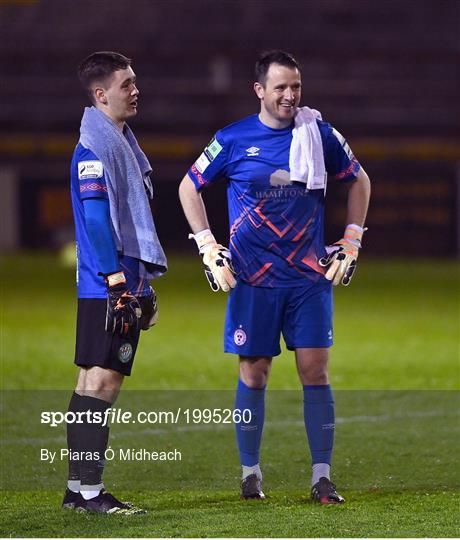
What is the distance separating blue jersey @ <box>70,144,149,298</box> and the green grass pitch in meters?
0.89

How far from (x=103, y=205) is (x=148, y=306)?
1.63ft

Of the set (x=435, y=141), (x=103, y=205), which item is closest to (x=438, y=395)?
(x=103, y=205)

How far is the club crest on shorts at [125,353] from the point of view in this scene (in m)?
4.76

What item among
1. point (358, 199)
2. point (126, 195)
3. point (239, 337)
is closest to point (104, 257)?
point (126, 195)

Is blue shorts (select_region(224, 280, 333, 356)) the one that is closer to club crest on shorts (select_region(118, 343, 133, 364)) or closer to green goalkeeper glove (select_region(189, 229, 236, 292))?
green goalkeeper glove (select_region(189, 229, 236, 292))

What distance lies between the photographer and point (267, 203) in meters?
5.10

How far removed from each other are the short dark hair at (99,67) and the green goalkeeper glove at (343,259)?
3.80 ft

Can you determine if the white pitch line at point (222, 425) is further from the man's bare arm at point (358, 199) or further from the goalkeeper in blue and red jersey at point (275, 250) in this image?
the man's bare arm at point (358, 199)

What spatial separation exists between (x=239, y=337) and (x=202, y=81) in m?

***

Copy all of the rows above word for word, leaving out the picture.

**Problem solution:**
What is the distance separating blue jersey @ <box>70,144,149,298</box> and the green grass pitch in meters?
0.89

How far from (x=103, y=205) is (x=148, y=306)?
1.63ft

Of the set (x=435, y=141), (x=103, y=205), which item is closest to (x=438, y=395)?
(x=103, y=205)

How far is the club crest on shorts at [125,353] from the point of view in this scene (in m)?
4.76

What item among
1. point (358, 199)
2. point (126, 195)
3. point (239, 337)
is closest to point (104, 257)?
point (126, 195)

Is blue shorts (select_region(224, 280, 333, 356)) the one that is closer to club crest on shorts (select_region(118, 343, 133, 364)) or closer to green goalkeeper glove (select_region(189, 229, 236, 292))?
green goalkeeper glove (select_region(189, 229, 236, 292))

What distance lies between the photographer and point (267, 203) in meters?
5.10

How far removed from each other are the short dark hair at (99,67) and the green goalkeeper glove at (343,259)?
3.80 ft

Can you determine if the white pitch line at point (222, 425) is further from the man's bare arm at point (358, 199) or further from the goalkeeper in blue and red jersey at point (275, 250) in this image?
the man's bare arm at point (358, 199)

What spatial separation exists between (x=239, y=337) and (x=202, y=81) in m?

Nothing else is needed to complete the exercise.